—Me dolían las piernas una barbaridad y le pedí a Ane que me disculpara.
Perdomo guardó silencio. La mujer, dando muestras de una gran agudeza psicológica, se dio cuenta de que la pregunta tenía que ver con su coartada, así que sorprendió al policía anticipándose a él:
—Y naturalmente, querrá saber dónde estuve la noche del crimen y si, como suelen decir ustedes, los policías, puedo probarlo.
—Usted forma parte del círculo íntimo de la víctima. Mis superiores me abrirían un expediente si en el informe no consta la localización exacta de los familiares y allegados durante el intermedio del concierto, que es cuando se cometió el asesinato.
—Quiere que no me sienta ofendida —continuó Garralde—, que comprenda que son cuestiones rutinarias y patatín patatán, ¿no es eso? Dios mío, ¡es ridículo lo mucho que puede llegar a parecerse un verdadero interrogatorio a los episodios de McMillan que veía yo por la tele cuando era joven!
El policía sonrió ante el desparpajo que mostraba su interlocutora y sintió curiosidad por averiguar quién era el tal McMillan, de cuyas andanzas no había oído ni siquiera hablar. También se preguntó si aquel manto de cinismo no estaría ocultando en realidad sentimientos más profundos, pues ella misma acababa de revelar que mantenía un gran vínculo afectivo con la víctima.
—Estuve en casa toda la noche —afirmó Garralde— y no puedo probarlo. ¿Sabe por qué? Porque no tenía ni la más remota idea de que mi niña iba a ser asesinada. La próxima vez que maten a alguien de mi…, ¿cómo lo ha llamado, inspector?, ¿círculo íntimo?, procuraré enterarme del crimen con antelación para poder suministrar a la policía una coartada tan firme como este piano.
Garralde golpeó dos veces la tapa del instrumento con los nudillos para acompañar su afirmación y éste le contestó con una nota tan grave que recordó el balido de un macho cabrío.
—Es uno de los apagadores —aclaró, como disculpándose por la intromisión del instrumento en aquel diálogo—. No baja del todo y las cuerdas están tan libres como si hubiera pulsado el pedal de resonancia. —Luego clavó sus inquisitivos ojos en el policía y añadió—: Es curioso, inspector, pero vengo observándole desde que entró por esa puerta y tengo la extraña sensación de haberle visto con anterioridad.
—Asistí al funeral de Ane y nuestras miradas se cruzaron allí durante un instante, aunque puede que ya no lo recuerde.

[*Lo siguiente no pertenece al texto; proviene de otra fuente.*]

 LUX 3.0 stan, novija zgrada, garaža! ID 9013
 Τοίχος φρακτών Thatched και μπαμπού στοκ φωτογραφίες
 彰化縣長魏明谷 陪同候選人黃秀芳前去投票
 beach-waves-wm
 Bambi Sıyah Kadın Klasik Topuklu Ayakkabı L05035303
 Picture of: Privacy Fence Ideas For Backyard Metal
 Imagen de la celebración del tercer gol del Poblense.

Fue una ceremonia muy emotiva, ¿no le parece?
—Sí, fue entrañable.
—Acláreme una cuestión. Aunque no presenciara el concierto, supongo que estará al corriente del extraño incidente que protagonizó Ane cuando estaba interpretando la propina. ¿Sabe que a Ane se le escapó el violín durante el concierto?

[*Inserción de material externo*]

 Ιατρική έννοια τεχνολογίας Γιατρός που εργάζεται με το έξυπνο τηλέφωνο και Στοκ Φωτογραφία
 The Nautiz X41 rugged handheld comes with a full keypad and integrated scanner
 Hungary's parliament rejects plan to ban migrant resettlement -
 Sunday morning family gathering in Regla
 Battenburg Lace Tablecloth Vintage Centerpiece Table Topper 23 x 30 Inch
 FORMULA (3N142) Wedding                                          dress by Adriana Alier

—Sí, lo sé porque incluso lo reflejó la prensa al día siguiente.
—¿Le había ocurrido en alguna otra ocasión?
—No, que yo recuerde. Lo que sí le pasó una vez fue que se le soltaron todas las cerdas del arco al mismo tiempo. Resultó tan cómico como si a un hombre le hubiera despegado el viento su peluquín, porque las cerdas acabaron enredadas con sus propios cabellos y llegó un momento en que el público no sabía qué era pelo de Ane y qué era pelo del arco. La cosa, por más chusca que fuese, no tuvo ninguna trascendencia; Ane cambió el arco y empezó la pieza
da capo.
—¿Por qué se le pudo escapar el instrumento?
—Fue en la novena variación, ¿no? La mano izquierda, que es la que sujeta el violín, tiene que hacer una serie de
pizzicati
rapidísimos, que implican tirar de la cuerda hacia fuera con fuerza. Dado que Ane no podía sostener el instrumento tan firmemente como si empleara mentonera, es posible que se excediera con el
pizzicato
y el violín saliera despedido por eso.
—¿No estaría nerviosa por algo?
—¿Nerviosa? No lo creo. Ane tenía un dominio del escenario que algún crítico ha llegado a calificar de insultante.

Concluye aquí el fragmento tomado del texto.